Sandro Demaio and Kevin Kapeke contend that as we transition into a post-pandemic world, we have an enormous opportunity to usher in an era of greater health and wellbeing, where young people are genuinely seen and heard, and no-one is denied a future that is healthy, regardless of their postcode, bank balance or background. “Young people have provided us with rich insights into their lived experiences in the pandemic and it is vital their voices are heard and centred in our recovery efforts.
There are opportunities to access better mental health services, says Alina Biju but knowing about them is the challenge. Poor health literacy, she says, is not just an issue in the Northern Territory where she lives. It is an Australian issue. There are excellent free resources for young people, but there is a lack of knowledge about existing services. Alina says: “With time I hope, we can have louder conversations about destigmatising mental health issues and ensuring adequate access to resources available to people in rural, regional and remote areas. If the barriers in seeking early interventions are abolished, communities can foster healthier practices in seeking assistance before it becomes too late to save a life.
Georgia Gardner and Kelly Ann McKercher explore a topic that can be of interest to young people seeking to influence health policy. The use of the language of co-design is everywhere, they say, from organisational strategies to policy mandates and within the recommendations of Royal Commissions. But what do we mean when we use the language of co-design? How can we identify what is and isn’t co-design? And why does it matter either way? Is co-design good while other forms of engagement are less impactful?

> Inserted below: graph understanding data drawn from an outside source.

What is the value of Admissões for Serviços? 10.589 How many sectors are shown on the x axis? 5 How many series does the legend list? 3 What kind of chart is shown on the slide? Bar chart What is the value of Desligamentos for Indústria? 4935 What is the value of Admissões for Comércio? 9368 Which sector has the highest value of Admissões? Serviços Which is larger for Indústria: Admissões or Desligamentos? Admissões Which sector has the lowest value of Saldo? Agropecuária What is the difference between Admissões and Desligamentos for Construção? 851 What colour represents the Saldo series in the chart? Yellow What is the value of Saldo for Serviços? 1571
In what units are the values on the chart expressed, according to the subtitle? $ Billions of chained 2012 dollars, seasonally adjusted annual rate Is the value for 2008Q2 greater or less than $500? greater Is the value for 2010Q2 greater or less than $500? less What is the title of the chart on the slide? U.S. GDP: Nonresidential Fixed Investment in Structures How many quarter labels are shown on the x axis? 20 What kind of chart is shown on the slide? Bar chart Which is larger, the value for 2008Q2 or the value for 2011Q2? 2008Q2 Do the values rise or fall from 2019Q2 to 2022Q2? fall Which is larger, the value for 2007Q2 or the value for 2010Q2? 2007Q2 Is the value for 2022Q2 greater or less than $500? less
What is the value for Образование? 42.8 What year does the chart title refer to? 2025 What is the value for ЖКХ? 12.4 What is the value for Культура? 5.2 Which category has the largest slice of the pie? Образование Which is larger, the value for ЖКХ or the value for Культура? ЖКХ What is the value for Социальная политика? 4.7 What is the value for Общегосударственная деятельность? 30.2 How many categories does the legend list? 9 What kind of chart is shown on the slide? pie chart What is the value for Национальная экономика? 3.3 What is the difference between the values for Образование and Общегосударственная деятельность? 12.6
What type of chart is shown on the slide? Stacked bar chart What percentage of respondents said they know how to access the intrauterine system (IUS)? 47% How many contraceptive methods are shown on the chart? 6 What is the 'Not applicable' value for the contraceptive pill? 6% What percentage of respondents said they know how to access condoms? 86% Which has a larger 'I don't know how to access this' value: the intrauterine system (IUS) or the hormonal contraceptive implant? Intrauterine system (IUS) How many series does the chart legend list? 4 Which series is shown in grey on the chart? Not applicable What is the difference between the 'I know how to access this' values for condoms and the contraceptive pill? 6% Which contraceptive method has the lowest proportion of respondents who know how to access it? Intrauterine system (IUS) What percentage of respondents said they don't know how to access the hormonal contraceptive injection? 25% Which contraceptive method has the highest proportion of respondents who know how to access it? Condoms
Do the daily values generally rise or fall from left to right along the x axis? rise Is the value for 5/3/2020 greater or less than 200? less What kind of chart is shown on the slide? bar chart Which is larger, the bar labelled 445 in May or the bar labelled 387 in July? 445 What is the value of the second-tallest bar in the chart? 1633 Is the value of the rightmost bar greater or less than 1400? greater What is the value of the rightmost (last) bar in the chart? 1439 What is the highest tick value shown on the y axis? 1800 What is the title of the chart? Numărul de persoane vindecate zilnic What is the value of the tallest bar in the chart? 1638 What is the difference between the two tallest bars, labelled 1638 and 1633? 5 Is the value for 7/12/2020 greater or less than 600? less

These are the sort of questions which Pat McGorry would likely have pondered in developing innovations in mental health services for young people. He writes that during the past decade we saw a rising tide of mental ill-health in young people. The combination of bio-psycho-social risk factors for young people are now further compounded by uncertainty for their future, including climate anxiety, job and financial insecurity and experiences of social injustice and generational inequity. Young people are front and centre among the group in society now termed “the Precariat”. Pat concludes that political leaders need to recognise that “the solution doesn’t rest with tinkering around the edges of a broken, fragmented system, that it will take substantial investment and an assumption of responsibility, particularly by the Australian Government, for youth mental health care that goes beyond the current level of primary care and provides services and supports for young people who are missing out.”
As Gemma Wood and Katie Acheson state, identifying the most vulnerable in society during this key period is particularly important to appropriately target policies and programs, ensuring every young Australian has the opportunity to thrive.